**PROMPT:**
Reproduce the full listing that appears beneath this instruction exactly.

[Collected data]
>>>
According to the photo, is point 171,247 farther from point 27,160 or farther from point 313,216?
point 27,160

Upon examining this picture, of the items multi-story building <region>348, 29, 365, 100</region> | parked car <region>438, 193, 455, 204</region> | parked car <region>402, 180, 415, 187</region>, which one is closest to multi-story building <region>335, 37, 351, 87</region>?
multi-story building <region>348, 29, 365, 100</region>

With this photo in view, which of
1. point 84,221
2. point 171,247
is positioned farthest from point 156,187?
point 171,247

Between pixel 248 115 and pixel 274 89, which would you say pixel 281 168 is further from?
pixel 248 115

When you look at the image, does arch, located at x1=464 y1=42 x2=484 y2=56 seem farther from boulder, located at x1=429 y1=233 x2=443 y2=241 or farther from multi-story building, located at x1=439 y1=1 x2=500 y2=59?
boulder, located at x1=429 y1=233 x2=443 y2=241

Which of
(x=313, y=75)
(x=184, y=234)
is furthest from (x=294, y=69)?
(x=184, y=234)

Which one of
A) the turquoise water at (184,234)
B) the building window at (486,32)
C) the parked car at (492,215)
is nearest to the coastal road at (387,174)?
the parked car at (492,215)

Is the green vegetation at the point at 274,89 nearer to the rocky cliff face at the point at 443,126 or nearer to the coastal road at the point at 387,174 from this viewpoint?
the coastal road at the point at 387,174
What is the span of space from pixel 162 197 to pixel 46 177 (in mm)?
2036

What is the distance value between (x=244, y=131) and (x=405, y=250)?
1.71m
<<<
**ANSWER IN FULL:**
According to the photo, is point 171,247 farther from point 27,160 or farther from point 313,216?
point 27,160

Upon examining this picture, of the items multi-story building <region>348, 29, 365, 100</region> | parked car <region>438, 193, 455, 204</region> | parked car <region>402, 180, 415, 187</region>, which one is closest to multi-story building <region>335, 37, 351, 87</region>?
multi-story building <region>348, 29, 365, 100</region>

With this photo in view, which of
1. point 84,221
2. point 171,247
is positioned farthest from point 156,187?
point 171,247

Between pixel 248 115 and pixel 274 89, which would you say pixel 281 168 is further from?
pixel 248 115

When you look at the image, does arch, located at x1=464 y1=42 x2=484 y2=56 seem farther from boulder, located at x1=429 y1=233 x2=443 y2=241 or farther from multi-story building, located at x1=439 y1=1 x2=500 y2=59?
boulder, located at x1=429 y1=233 x2=443 y2=241

Which of
(x=313, y=75)
(x=184, y=234)
is furthest from (x=294, y=69)?
(x=184, y=234)

Which one of
A) the turquoise water at (184,234)
B) the building window at (486,32)
C) the parked car at (492,215)
is nearest to the coastal road at (387,174)?
the parked car at (492,215)

Is the green vegetation at the point at 274,89 nearer to the rocky cliff face at the point at 443,126 or nearer to the coastal road at the point at 387,174 from this viewpoint?
the coastal road at the point at 387,174
What is the span of space from pixel 162 197 to pixel 46 177 (in mm)?
2036

What is the distance value between (x=244, y=131) and (x=405, y=250)?
1.71m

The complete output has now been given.